Get started with the OpenVINO GenAI installation and refer to the detailed guide to explore the capabilities of Generative AI using OpenVINO.
Learn how to run LLMs and GenAI with Samples in the OpenVINO™ GenAI repo. See GenAI in action with Jupyter notebooks: LLM-powered Chatbot and LLM Instruction-following pipeline.
User documentation contains detailed information about OpenVINO and guides you from installation through optimizing and deploying models for your AI applications.
Developer documentation focuses on the OpenVINO architecture and describes building and contributing processes.
- Neural Network Compression Framework (NNCF) - advanced model optimization techniques including quantization, filter pruning, binarization, and sparsity.
- GenAI Repository and OpenVINO Tokenizers - resources and tools for developing and optimizing Generative AI applications.

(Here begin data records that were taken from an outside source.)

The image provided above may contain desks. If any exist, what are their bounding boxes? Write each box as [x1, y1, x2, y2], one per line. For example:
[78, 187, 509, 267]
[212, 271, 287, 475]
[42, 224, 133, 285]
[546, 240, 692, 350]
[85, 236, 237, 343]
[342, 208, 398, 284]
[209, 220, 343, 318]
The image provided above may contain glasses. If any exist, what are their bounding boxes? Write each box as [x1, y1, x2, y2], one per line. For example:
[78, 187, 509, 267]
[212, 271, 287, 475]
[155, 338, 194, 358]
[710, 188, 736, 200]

- OpenVINO™ Model Server (OVMS) - a scalable, high-performance solution for serving models optimized for Intel architectures.
- Intel® Geti™ - an interactive video and image annotation tool for computer vision use cases.

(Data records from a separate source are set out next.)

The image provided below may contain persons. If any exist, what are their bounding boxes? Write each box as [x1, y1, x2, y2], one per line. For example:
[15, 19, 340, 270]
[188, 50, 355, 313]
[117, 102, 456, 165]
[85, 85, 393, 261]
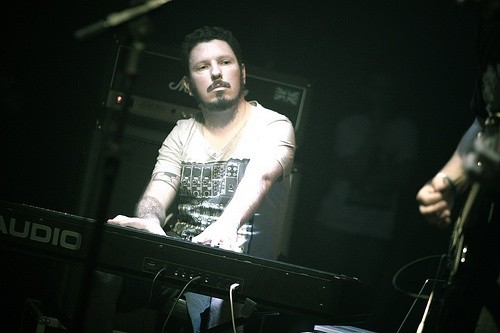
[104, 26, 298, 333]
[416, 108, 485, 232]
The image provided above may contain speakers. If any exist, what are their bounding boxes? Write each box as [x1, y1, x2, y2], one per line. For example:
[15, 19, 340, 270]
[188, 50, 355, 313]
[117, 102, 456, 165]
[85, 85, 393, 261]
[76, 40, 313, 333]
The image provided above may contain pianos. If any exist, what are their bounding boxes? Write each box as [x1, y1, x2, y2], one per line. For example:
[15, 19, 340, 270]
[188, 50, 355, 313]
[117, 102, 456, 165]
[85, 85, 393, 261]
[0, 200, 371, 324]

- 🤗Optimum Intel - grab and use models leveraging OpenVINO within the Hugging Face API.
- Torch.compile - use OpenVINO for Python-native applications by JIT-compiling code into optimized kernels.
- OpenVINO LLMs inference and serving with vLLM - enhance vLLM's fast and easy model serving with the OpenVINO backend.
- OpenVINO Execution Provider for ONNX Runtime - use OpenVINO as a backend with your existing ONNX Runtime code.
- LlamaIndex - build context-augmented GenAI applications with the LlamaIndex framework and enhance runtime performance with OpenVINO.
- LangChain - integrate OpenVINO with the LangChain framework to enhance runtime performance for GenAI applications.
Check out the Awesome OpenVINO repository to discover a collection of community-made AI projects based on OpenVINO!
Explore OpenVINO Performance Benchmarks to discover the optimal hardware configurations and plan your AI deployment based on verified data.
Check out Contribution Guidelines for more details. Read the Good First Issues section, if you're looking for a place to start contributing. We welcome contributions of all kinds!
You can ask questions and get support on:
- GitHub Issues.
- OpenVINO channels on the Intel DevHub Discord server.
- The
openvino
tag on Stack Overflow*.
OpenVINO™ collects software performance and usage data for the purpose of improving OpenVINO™ tools. This data is collected directly by OpenVINO™ or through the use of Google Analytics 4. You can opt-out at any time by running the command:
opt_in_out --opt_out
More Information is available at OpenVINO™ Telemetry.
OpenVINO™ Toolkit is licensed under Apache License Version 2.0. By contributing to the project, you agree to the license and copyright terms therein and release your contribution under these terms.
* Other names and brands may be claimed as the property of others.